In this context of celebrating Indonesia’s remarkable conservation and development successes of recent years, we have expressed our concern about several provisions of the recently passed Omnibus law, which threatens that very success. We note that Indonesian civil society, environmental organizations, and international investors have voiced similar concerns about these same provisions. Mighty Earth respects and supports the Indonesian government’s duty to address the economic crisis created by the coronavirus pandemic through investment stimulus measures, but we’ve urged them to refrain from doing so at the expense of the country’s priceless treasures of rainforests and biodiversity.

Ultimately, we hope Indonesia can ensure that it continues to build on its recent environmental and economic successes rather than put them at risk. Instead of responding to the tens of thousands of people in Indonesia protesting provisions of the Omnibus bill, a handful of industry backers of the bill have tried to suggest that the Norwegian government is somehow behind our efforts to draw attention to the environmentally problematic aspects of the Omnibus bill. To be clear, we have never used Norwegian funding for our advocacy on the Omnibus bill.

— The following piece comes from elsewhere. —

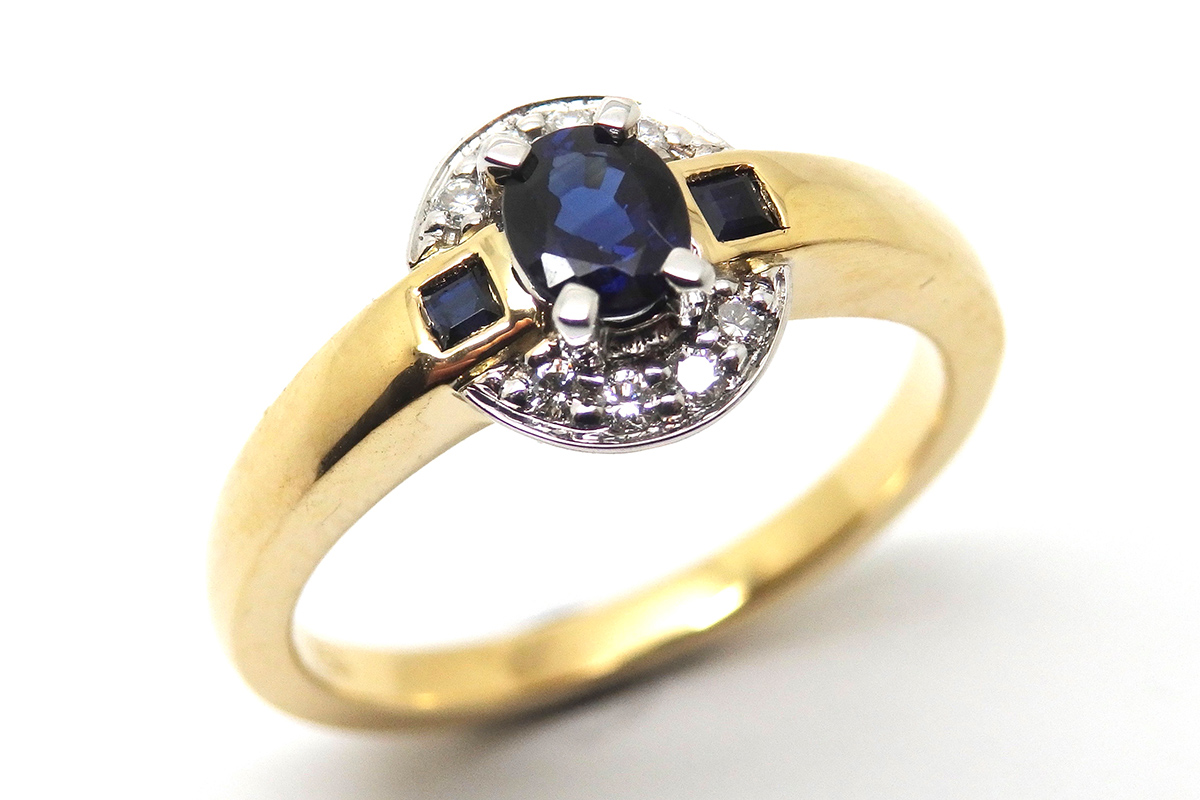 Art deco inspired sapphire and diamond dress ring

That being said, we are proud of our work to bring attention to the Omnibus Law, as we believe it risks undermining Indonesia’s own success.

Overall, our goal has always been to support the Indonesian government’s efforts to protect “Wonderful Indonesia” by centering forest protection and sustainable development at the heart of a healthy, prosperous economy that can work for all Indonesians. We remain firmly committed to that mission and look forward to more successful collaboration with the Indonesian government and private sector.